Atropine: blocking muscarinic receptors or blocking beds?
Queen Elizabeth University Hospital, Glasgow, UK
Abstract
Aim
To examine the efficacy and safety of atropine compared to isoprenaline in the management of patients admitted acutely with bradyarrhythmia.
Methods
This was an exploratory retrospective cohort study. The medical notes were reviewed for all patients who underwent urgent permanent pacemaker (PPM) insertion at a large tertiary teaching hospital over a two-year period. All patients who received intravenous atropine or isoprenaline prior to PPM were included in the study.
Results
Thirty-five patients received atropine prior to PPM insertion.
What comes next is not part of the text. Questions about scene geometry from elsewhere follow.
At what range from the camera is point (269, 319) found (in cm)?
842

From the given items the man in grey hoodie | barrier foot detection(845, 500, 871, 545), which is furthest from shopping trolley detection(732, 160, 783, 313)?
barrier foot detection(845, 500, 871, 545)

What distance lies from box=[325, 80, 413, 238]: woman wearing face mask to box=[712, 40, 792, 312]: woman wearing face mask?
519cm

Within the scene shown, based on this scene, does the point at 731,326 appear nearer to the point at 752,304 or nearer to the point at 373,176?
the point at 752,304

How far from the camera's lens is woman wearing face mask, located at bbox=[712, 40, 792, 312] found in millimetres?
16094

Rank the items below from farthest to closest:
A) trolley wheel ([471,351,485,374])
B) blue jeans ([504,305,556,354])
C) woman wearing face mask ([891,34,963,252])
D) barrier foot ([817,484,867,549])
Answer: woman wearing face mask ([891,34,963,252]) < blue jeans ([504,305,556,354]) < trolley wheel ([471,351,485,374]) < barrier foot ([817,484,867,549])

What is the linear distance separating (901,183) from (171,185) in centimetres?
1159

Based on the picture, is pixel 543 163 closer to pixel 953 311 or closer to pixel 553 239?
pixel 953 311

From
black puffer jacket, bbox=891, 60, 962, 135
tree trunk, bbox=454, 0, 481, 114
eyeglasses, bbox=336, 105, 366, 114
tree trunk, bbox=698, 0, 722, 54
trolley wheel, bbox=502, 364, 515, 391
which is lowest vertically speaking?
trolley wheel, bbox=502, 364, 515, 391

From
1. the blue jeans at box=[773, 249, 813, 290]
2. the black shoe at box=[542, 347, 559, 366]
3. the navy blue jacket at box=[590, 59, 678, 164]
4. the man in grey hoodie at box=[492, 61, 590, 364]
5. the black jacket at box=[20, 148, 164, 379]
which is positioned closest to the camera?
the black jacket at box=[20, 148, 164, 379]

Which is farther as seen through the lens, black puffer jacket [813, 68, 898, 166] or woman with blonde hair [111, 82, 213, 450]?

A haemodynamic response was evident in 12 patients (34%). Seven patients (20%) developed new confusion following atropine administration – of which only two had experienced haemodynamic response. Newly confused patients received larger doses of atropine (2.3 mg) compared to those whose cognition was unaffected (1.4 mg). The median time to PPM insertion was 10 days in patients with new onset confusion compared with 3.5 days in those with no change in cognition. Median length of stay in hospital post-PPM was 15 days vs. six days, respectively. Twenty-four patients (68%) required further intervention (mostly isoprenaline) prior to undergoing PPM. Thirty-nine patients received isoprenaline but not atropine prior to PPM insertion. A haemodynamic response was noted in 36 patients (92%). Median time to PPM insertion and post-PPM hospital stay were three and five days, respectively. One patient (2.6%) was noted to be newly confused. Time to PPM and post-PPM hospital stay were five and 11 days, respectively, in this patient.
Conclusion
In this selective retrospective study of the emergency management of patients presenting with bradyarrhythmia, atropine had lower efficacy than isoprenaline, and was associated with a higher rate of complications, particularly when used at higher dosage. This delayed time to PPM and increased the length of hospitalisation.